Golf travel can be exhilarating and exhausting concurrently. It’s always great to check out new courses and destinations (and this correspondent knows of what he speaks—more than nine hundred courses played in forty-plus states and fifteen countries), but there are tips, tricks and hints that can make the trekking a bit easier on both the body and the mind. Here are some thoughts on minimizing hassles and getting the most enjoyment out of a trip; whether with the boys, the girls, the spouse, or as couples.
- Bring two pairs of golf shoes, and a pair of sandals. The shoes need to be rotated daily to air out and dry out. With the evolvement of modern golf shoes, many of which look likesneakers or casualwear, often they can substitute for evening shoes in restaurants, grill rooms or pubs. The sandals are there for the off-course hours; to let your feet breathe either in transit, near the pool or in the hotel or condo.

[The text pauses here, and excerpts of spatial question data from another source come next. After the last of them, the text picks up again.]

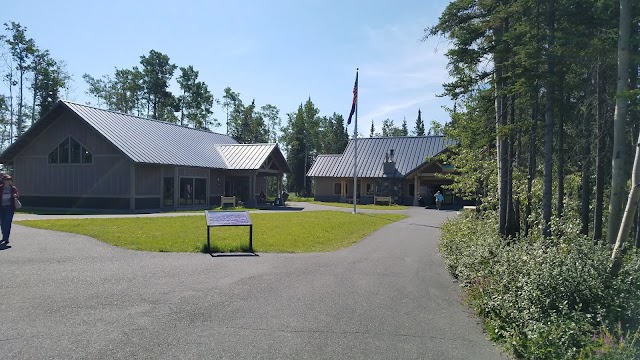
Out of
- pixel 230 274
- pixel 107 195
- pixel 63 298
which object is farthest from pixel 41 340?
pixel 107 195

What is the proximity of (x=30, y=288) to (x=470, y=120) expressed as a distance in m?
11.8

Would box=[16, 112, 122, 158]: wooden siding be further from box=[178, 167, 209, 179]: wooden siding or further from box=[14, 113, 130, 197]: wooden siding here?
box=[178, 167, 209, 179]: wooden siding

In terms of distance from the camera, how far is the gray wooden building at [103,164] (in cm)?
2830

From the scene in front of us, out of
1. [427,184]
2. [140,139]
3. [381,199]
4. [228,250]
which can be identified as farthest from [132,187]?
[427,184]

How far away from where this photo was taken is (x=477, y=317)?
7.12 meters

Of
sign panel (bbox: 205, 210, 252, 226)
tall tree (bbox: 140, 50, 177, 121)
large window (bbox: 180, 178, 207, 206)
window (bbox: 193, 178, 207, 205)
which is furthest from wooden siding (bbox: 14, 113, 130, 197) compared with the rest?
tall tree (bbox: 140, 50, 177, 121)

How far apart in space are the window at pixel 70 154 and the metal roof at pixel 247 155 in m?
10.4

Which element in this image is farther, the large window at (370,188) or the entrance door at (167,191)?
the large window at (370,188)

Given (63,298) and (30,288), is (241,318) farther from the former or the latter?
(30,288)

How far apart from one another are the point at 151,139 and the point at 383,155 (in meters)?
24.4

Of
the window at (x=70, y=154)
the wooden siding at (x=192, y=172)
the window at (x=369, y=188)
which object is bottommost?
the window at (x=369, y=188)

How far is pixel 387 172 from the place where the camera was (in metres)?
45.9

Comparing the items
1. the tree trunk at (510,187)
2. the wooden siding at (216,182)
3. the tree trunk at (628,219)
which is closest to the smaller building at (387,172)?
the wooden siding at (216,182)

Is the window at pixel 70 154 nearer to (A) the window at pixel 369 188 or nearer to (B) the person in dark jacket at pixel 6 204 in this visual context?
(B) the person in dark jacket at pixel 6 204
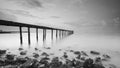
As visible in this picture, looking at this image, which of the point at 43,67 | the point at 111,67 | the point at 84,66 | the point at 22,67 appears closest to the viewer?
the point at 22,67

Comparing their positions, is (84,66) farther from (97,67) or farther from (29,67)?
(29,67)

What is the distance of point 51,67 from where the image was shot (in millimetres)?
1812

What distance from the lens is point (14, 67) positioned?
1736 mm

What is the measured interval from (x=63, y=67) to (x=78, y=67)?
45 centimetres

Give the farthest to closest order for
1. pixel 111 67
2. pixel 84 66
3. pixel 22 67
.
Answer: pixel 111 67
pixel 84 66
pixel 22 67

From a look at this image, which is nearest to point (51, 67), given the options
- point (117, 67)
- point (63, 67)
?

- Invest in a sturdy travel bag, preferably with wheels, for ease of transport through airports. Be sure to insert a towel covered broomstick longer than the driver into the golf bag. (There is also a commercial product called the Stiff Arm which is expressly for this purpose.)This will ensure that if a ham-handed baggage handler drops the bag upside down, the broomstick or Stiff Arm, not the driver, bears the brunt of the impact.
- Maximize your time. Depending on how much golf the group is willing and/or able to play, by leaving early and returning late on departure day, it possibly affords the opportunity to play a full round, or maybe just nine holes, on both travel days.

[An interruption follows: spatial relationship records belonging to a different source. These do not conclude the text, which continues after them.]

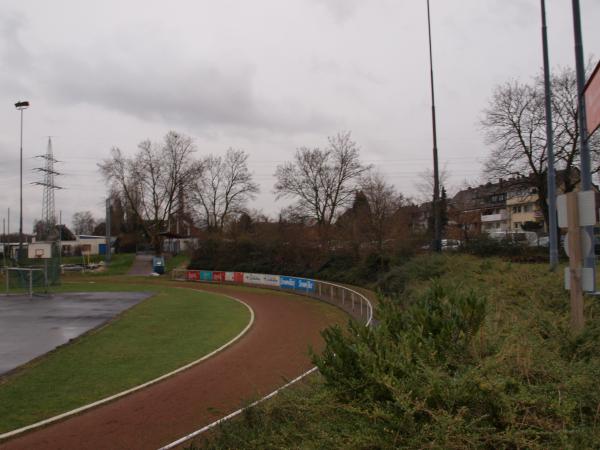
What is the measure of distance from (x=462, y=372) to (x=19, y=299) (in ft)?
107

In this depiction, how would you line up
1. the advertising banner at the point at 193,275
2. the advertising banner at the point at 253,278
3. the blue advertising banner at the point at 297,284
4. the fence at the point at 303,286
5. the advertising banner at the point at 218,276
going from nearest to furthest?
the fence at the point at 303,286 < the blue advertising banner at the point at 297,284 < the advertising banner at the point at 253,278 < the advertising banner at the point at 218,276 < the advertising banner at the point at 193,275

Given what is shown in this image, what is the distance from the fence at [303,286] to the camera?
2260 cm

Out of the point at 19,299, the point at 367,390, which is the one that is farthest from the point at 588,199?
the point at 19,299

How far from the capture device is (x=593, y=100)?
479 cm

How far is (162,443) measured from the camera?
8.13 m

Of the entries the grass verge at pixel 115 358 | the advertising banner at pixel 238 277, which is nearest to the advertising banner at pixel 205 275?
the advertising banner at pixel 238 277

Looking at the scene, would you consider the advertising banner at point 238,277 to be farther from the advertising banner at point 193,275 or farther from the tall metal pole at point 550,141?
the tall metal pole at point 550,141

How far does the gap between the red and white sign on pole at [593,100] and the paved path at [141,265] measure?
53.2m

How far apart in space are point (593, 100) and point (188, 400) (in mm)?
9269

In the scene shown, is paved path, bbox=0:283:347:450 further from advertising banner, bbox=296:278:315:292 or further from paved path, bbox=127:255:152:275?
paved path, bbox=127:255:152:275

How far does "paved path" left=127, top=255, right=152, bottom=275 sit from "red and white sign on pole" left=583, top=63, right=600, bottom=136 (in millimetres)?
53213

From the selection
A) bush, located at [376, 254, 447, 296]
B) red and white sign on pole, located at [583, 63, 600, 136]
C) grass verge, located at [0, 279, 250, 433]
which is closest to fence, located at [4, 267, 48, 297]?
grass verge, located at [0, 279, 250, 433]

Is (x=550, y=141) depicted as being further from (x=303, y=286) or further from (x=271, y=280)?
(x=271, y=280)

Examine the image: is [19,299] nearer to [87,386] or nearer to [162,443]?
[87,386]
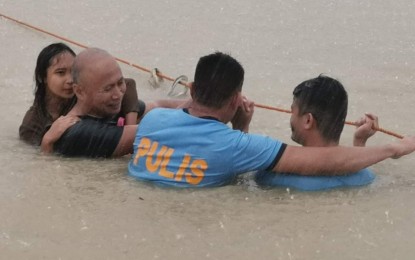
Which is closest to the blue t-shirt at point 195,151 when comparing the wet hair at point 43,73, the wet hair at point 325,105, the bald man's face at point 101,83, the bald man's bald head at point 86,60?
the wet hair at point 325,105

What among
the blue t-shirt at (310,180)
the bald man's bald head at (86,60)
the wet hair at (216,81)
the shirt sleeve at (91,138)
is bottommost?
the shirt sleeve at (91,138)

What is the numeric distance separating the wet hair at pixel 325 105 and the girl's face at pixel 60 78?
1.39 meters

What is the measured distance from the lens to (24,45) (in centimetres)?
739

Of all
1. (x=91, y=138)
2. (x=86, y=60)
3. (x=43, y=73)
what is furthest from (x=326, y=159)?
(x=43, y=73)

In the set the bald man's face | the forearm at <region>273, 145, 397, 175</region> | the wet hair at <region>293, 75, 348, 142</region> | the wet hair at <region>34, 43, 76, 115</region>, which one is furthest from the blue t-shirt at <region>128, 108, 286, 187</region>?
the wet hair at <region>34, 43, 76, 115</region>

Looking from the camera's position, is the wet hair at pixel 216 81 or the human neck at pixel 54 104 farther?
the human neck at pixel 54 104

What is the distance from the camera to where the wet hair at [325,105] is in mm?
4062

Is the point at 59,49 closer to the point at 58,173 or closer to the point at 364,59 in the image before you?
the point at 58,173

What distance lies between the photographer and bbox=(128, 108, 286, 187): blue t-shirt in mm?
3959

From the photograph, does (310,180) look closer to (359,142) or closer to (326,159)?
(326,159)

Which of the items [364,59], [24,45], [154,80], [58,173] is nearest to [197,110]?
[58,173]

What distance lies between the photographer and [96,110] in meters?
4.53

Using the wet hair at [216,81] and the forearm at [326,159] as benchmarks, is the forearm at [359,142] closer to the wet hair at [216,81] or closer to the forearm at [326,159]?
the forearm at [326,159]

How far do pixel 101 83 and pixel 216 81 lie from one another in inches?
27.8
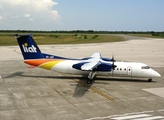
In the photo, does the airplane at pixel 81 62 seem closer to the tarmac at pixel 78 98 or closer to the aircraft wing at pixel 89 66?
the tarmac at pixel 78 98

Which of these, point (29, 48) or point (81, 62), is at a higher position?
point (29, 48)

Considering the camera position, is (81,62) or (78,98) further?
(81,62)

- Shipping can be your friend. On that same subject, if there’s a tight connecting flight, consider shipping golf clubs (there are a variety of reputable services available) to the final destination, or risk arriving to the course without benefit of one’s own clubs.
- Cut yourself some slack on a new course after a long layoff. Instead of tying self-worth to the scorecard, consider a ‘traveler’s game.’ Divide the round into ‘good holes,’ (often pars or birdies) ‘OK holes’ (usually bogeys, and depending on the skill level in question, sometimes double bogeys.) And ‘others.’ (Doubles, triples or X’s, depending.) At round’s end see if you managed a goodly number of good’ or ‘OK’ holes, and hopefully a dearth of ‘others.’ It will help with equanimity, and lead to a more enjoyable excursion.

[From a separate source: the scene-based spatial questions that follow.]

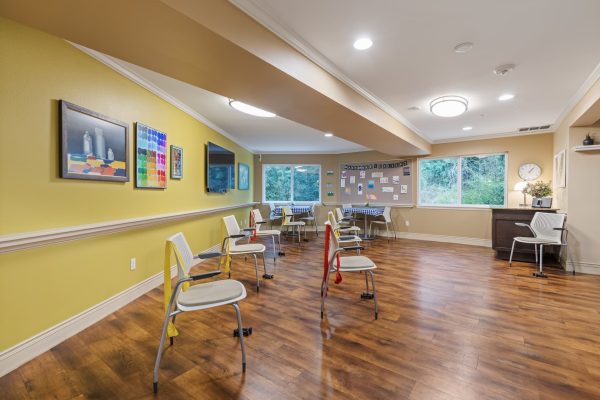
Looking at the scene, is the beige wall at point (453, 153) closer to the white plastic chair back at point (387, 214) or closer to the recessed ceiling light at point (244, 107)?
the white plastic chair back at point (387, 214)

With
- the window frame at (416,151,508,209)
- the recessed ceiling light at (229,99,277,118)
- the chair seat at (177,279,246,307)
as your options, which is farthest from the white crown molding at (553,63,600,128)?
the chair seat at (177,279,246,307)

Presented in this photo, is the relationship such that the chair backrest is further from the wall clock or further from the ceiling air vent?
the ceiling air vent

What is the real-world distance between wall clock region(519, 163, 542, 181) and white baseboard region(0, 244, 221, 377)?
22.8ft

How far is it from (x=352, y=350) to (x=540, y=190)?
17.4 feet

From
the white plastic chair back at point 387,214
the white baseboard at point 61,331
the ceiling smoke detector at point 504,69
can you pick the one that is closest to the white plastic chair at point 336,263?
the white baseboard at point 61,331

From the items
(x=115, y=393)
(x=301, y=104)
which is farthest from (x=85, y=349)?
(x=301, y=104)

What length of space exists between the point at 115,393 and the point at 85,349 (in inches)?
26.5

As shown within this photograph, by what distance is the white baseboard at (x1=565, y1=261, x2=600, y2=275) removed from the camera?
12.6ft

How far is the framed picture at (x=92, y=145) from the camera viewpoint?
6.86ft

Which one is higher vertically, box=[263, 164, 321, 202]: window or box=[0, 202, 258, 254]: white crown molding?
box=[263, 164, 321, 202]: window

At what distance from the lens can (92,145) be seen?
2.34 meters

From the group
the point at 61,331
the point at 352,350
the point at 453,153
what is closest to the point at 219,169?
the point at 61,331

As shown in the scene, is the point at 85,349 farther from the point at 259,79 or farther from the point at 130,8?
the point at 259,79

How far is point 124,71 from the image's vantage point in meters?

- Weather the weather. Don’t forget the umbrella (always) and rain pants. (Sometimes. But particularly in the UK, or in coastal Oregon, AKA Bandon Dunes.)
- Pack lighter than you think. Most golfers tend to pick up a shirt, wind vest, rain jacket, sweater, etc., while visiting a marquee destination. Leave some space for the mementos that mark your adventures on and off the course.
- Don’t skimp on the rental car size. Four people, with four days worth of luggage and four golf bags and covers, equals serious volume. Reserve a large SUV, even a mini-van, for maximum comfort. Golf bags and travel covers fill up the trunk of even the most capacious sedan much faster than you think!
- Schedule a day off, even two, if the location chosen is heretofore unexplored. This advice is primarily directed at travelers to the UK, but is equally applicable to those who plan golf-themed travel to more exotic locales. South Africa, Asia and continental Europe come immediately to mind. First off, the body can use the time off from incessant golf. Secondly, playing course after course becomes a blur, especially when indulging in links golf, as many of these courses have a similar feel and look regardless. Third and most importantly, take some time to explore the culture and the community where you’re visiting. The pubs, the castles, the museums, the wildlife, the countryside are all worthy of one’s attention. Engage some locals, and try and get a feel for the area, beyond the course or courses themselves. This advice, much like the advice in the opening paragraph, comes from hard experience. So myopic was this correspondent earlier in this golf-travel writing career, I once spent five days in greater Seattle, and never visited a coffee house or the Space Needle! Similarly, some years back I spend an equal amount of time in Chicago, and hopscotching from one course to the next, never found time to visit Rush St. or Wrigley Field. Don’t make the same mistake.